AIM OF THE EXERCISE: Reproduce every one of the following entries word for word, keeping each line unchanged.

INPUT ROWS:
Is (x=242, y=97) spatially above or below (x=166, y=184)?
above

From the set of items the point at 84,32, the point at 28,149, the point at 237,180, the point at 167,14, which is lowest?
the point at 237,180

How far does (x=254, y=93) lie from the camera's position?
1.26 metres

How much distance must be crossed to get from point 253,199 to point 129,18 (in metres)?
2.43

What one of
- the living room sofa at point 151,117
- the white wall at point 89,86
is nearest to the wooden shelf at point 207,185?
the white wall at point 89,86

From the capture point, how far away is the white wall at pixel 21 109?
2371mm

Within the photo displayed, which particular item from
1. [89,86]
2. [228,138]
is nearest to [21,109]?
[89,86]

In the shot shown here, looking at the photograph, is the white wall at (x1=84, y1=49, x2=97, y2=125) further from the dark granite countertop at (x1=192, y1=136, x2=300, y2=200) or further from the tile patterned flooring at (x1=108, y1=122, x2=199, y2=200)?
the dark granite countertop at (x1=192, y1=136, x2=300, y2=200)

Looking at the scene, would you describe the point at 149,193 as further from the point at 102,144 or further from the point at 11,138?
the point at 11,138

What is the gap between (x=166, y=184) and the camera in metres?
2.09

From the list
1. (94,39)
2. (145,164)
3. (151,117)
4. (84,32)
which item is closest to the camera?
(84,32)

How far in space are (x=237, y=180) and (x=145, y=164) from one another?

RESPONSE TO THE EXERCISE:
Is (x=242, y=97) spatially above or below (x=166, y=184)?
above

From the set of items the point at 84,32, the point at 28,149, the point at 237,180, the point at 167,14, which is lowest?
the point at 237,180

How far does (x=254, y=93) lie from the camera's position?
1.26 metres

How much distance must be crossed to get from point 253,199 to point 129,18 (in metres)?
2.43

What one of
- the living room sofa at point 151,117
- the white wall at point 89,86
is nearest to the wooden shelf at point 207,185?
the white wall at point 89,86

From the capture point, how far away is the white wall at pixel 21 109?
2371mm

Within the photo displayed, which particular item from
1. [89,86]
2. [228,138]
is nearest to [21,109]?
[89,86]

In the shot shown here, looking at the photograph, is the white wall at (x1=84, y1=49, x2=97, y2=125) further from the dark granite countertop at (x1=192, y1=136, x2=300, y2=200) or further from the tile patterned flooring at (x1=108, y1=122, x2=199, y2=200)?
the dark granite countertop at (x1=192, y1=136, x2=300, y2=200)

Looking at the scene, would you describe the point at 149,193 as further from the point at 102,144 or further from the point at 11,138?
the point at 11,138

What is the gap between (x=166, y=184) and the camera in metres?
2.09

From the list
1. (94,39)
2. (145,164)
3. (151,117)
4. (84,32)
which item is closest to the camera?
(84,32)

How far in space are (x=237, y=180) and (x=145, y=164) from one another?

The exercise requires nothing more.